Restricted Shares shall be retained in the treasury of the Corporation and
available for subsequent awards under the Plan, unless the Board directs that
such Restricted Shares be cancelled.

                  9.6 DELIVERY OF RESTRICTED SHARES. Upon the expiration or
termination of the Restricted Period applicable to any Restricted Shares and the
satisfaction of any other conditions prescribed by the Board that are applicable
to such Shares, the restrictions applicable to the Restricted Shares shall lapse
and a stock certificate for the number of Restricted Shares with respect to
which the restrictions have lapsed shall be delivered, free of all such
restrictions, to the director, employee, consultant, beneficiary or estate, as
the case may be.

                         ARTICLE 10 UNRESTRICTED SHARES

                  10.1 GRANT OR SALE OF UNRESTRICTED SHARES. The Board may cause
the Corporation to grant or to sell Unrestricted Shares to employees and
consultants at such time or times, in such amounts and for such reasons as the
Board, in its sole discretion, shall determine. The purchase price, if any, for
Unrestricted Shares shall be determined by the Board in its sole discretion.

                  10.2 DELIVERY OF UNRESTRICTED SHARES. The Corporation shall
issue, in the name of each director, employee or consultant to whom Unrestricted
Shares have been granted or sold, stock certificates representing the total
number of Unrestricted Shares granted or sold to the employee or consultant, and
shall deliver such certificates to the director, employee or consultant as soon
as reasonably practicable after the date of grant or sale or on such later date
as the Board shall determine at the time of grant or sale.

                         ARTICLE 11 TAX OFFSET PAYMENTS

                  The Board shall have the authority at the time of any award
under the Plan or anytime thereafter to make Tax Offset Payments to assist
employees in paying income taxes incurred as a result of their participation in
the Plan. The Tax Offset Payments shall be determined by applying a percentage
established by the Board to all or a portion (as the Board shall determine) of
the taxable income recognizable by an employee upon (i) the exercise of
Non-qualified Stock Options or Stock Appreciation Rights, (ii) the disposition
of shares received upon exercise of Incentive Stock Options, (iii) the lapse of
restrictions on Restricted Shares or (iv) the award or sale of Unrestricted
Shares. The percentage shall be established, from time to time, by the Board at
that rate which the Board, in its sole discretion, determines to be appropriate
and in the best interests of the Corporation to assist employees in paying
income taxes incurred as a result of the events described in the preceding
sentence. Tax Offset Payments shall be subject to the restrictions on
transferability applicable to Options and Stock Appreciation Rights under
Article 7.

> _Data segment_
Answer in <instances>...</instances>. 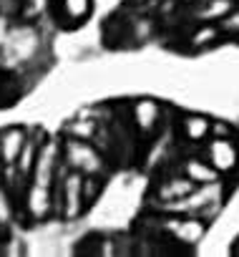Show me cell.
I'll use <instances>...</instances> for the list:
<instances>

> _Set problem A_
Summarize the plan excerpt in two sentences.
> _Set problem B_
Reproduce word for word the portion of the plan excerpt from "Restricted Shares shall be retained" to "Shares be cancelled.".

> _Task answer A_
When the Restricted Period ends and any other conditions the Board prescribes are met, the restrictions on Restricted Shares lapse, and a certificate for those shares is delivered free of the restrictions. The Board may also have the Corporation grant or sell Unrestricted Shares to employees and consultants on terms it determines, and it may make Tax Offset Payments, set as a Board-established percentage of taxable income from specified Plan events, to help employees pay the resulting income taxes.

> _Task answer B_
Restricted Shares shall be retained in the treasury of the Corporation and
available for subsequent awards under the Plan, unless the Board directs that
such Restricted Shares be cancelled.